Based on Section 420 of the CCC as provided above, the mishandling of another person's personal information could be regarded as a commission of tortious act and subject to compensation for any damage caused to such another person. Based on the Supreme Court precedent (e.g. the Supreme Court Decision Nos. 124/2487 and 4893/2558), the court has recognized that the rights protected under the foregoing provision include the right not to be defamed and the right to privacy. Nonetheless, neither the CCC nor any precedent of the Supreme Court has elaborated on the conclusive types of information, mishandling of which may give rise to a tort liability. The court would generally have a broad discretion in considering whether certain type of information would be protected under Section 420 of the CCC.

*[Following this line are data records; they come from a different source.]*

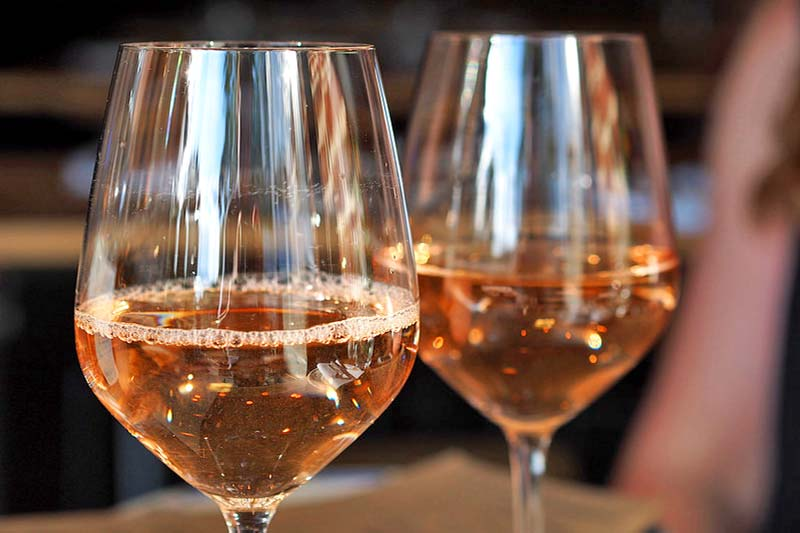 Deux verres de vin rosé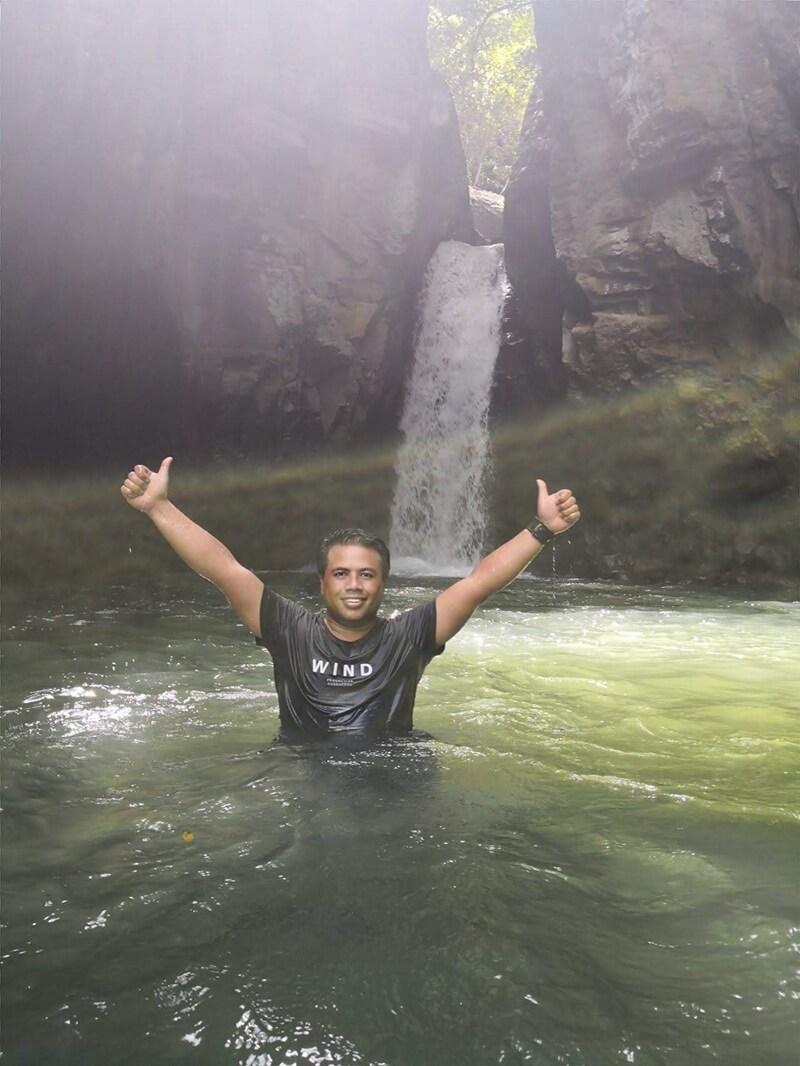 Aktivitas Wisata Di Air Terjun Tembok Barak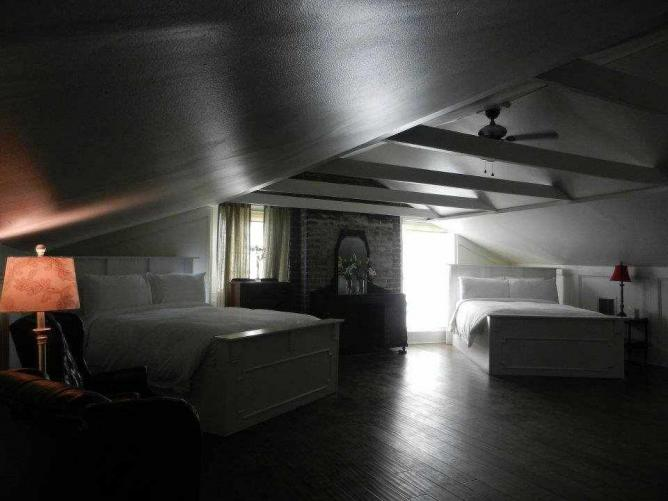 Room Forty | Courtesy Lafitte Guest House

Nonetheless, according to the Supreme Court precedent (e.g. the Supreme Court Decision Nos. 1170/2543, 2288/2523 and 4490/2542), although it is not clearly provided for under the CCC, it is apparent that Thai courts have recognized "consent" as a defense to tort liabilities. Accordingly, a person might not be liable for tortious act if consent is duly given for the commission of such act.
Therefore, although it is not certain as to what type of personal information would be protected under Section 420 of the CCC, to be on the safe side, it is advisable for the information collector to obtain consent from the information owner before collecting, using, disclosing or managing their personal information in any manner. In this regard, the law does not require such consent to be made in writing. However, it is advisable for such information collector to obtain prior written consent from the owner of such personal information for good record keeping.
Additionally, we are not aware of any provision of the CCC or any precedent of the Supreme Court which clearly specifies if it is sufficient to obtain a general consent or if the consent must be granted each time before collecting or handling the personal information. To be on the safe side, it would be advisable to obtain the written consent each time before collecting or handling any of the personal information. It is important to note that the information owner's consent may generally be revoked at any time even if it is expressed to be irrevocable.
2 Trade Secret Act
Under the Trade Secret Act, "trade secret" refers to trade information which has not yet been made widely known or is not yet accessible among the persons who are related to such information. It is the information which is commercially useful due to its secrecy and a trade secret controller has taken appropriate measures to maintain its secrecy.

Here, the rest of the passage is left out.